It's been a one-way euro trip lower. The common currency has fallen every day this week, and is now near the lowest levels in 12 years.
Now, currency traders are keenly watching American economic data, as better news about the economy could lead the euro drop to intensify.
It all comes down to expectations about the Federal Reserve's next move. Most market participants believe the Fed will raise short-term rate targets this year. That should help the U.S. dollar and hurt the euro, as it means that holding dollars will produce greater returns than holding euros, increasing demand for the greenback.

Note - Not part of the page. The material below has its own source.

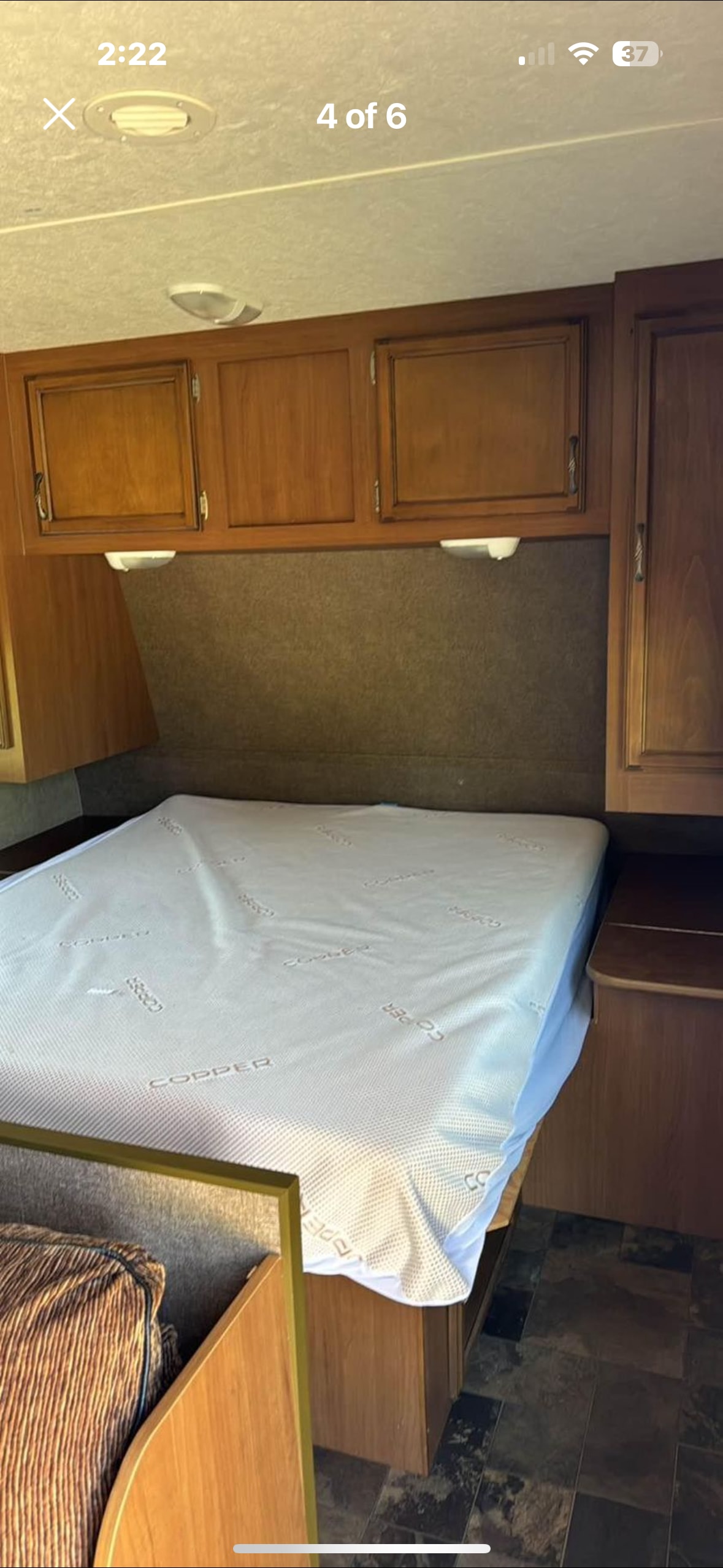 RV rental bedroom interior: large bed with "COPPER" cover, overhead wood cabinets, and built-in reading lights.. Starcraft Autumn Ridge 2013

Expectations about a June Fed move have been tamped down due to a bevy of soft economic readings, most conspicuously the March jobs number. But this week, the Fed minutes and hawkish words from William Dudley have told investors that a June hike is still on the table, according to Boris Schlossberg of BK Asset Management.
Dudley, the generally dovish New York Fed president, told Reuters on Wednesday that depending on how the data develops, a June move could be "still in play."
In the week ahead, Schlossberg says the biggest data point he will watch is Tuesday's retail sales report. If it indicates that "the U.S. consumer finally started to spend, then dollar bulls run wild, and we may see 1.0500 break" on the euro, which is currently a bit below 1.0600 per dollar.
That's because better data could serve to convince traders that the much-awaited Fed move will come sooner than previously anticipated.
However, some traders say the move is overdone.
"This short-term move is technical, so I expect to see the euro bounce and the dollar pull back off of the recent move," said David Seaburg, head of equity sales trading with Cowen and Co.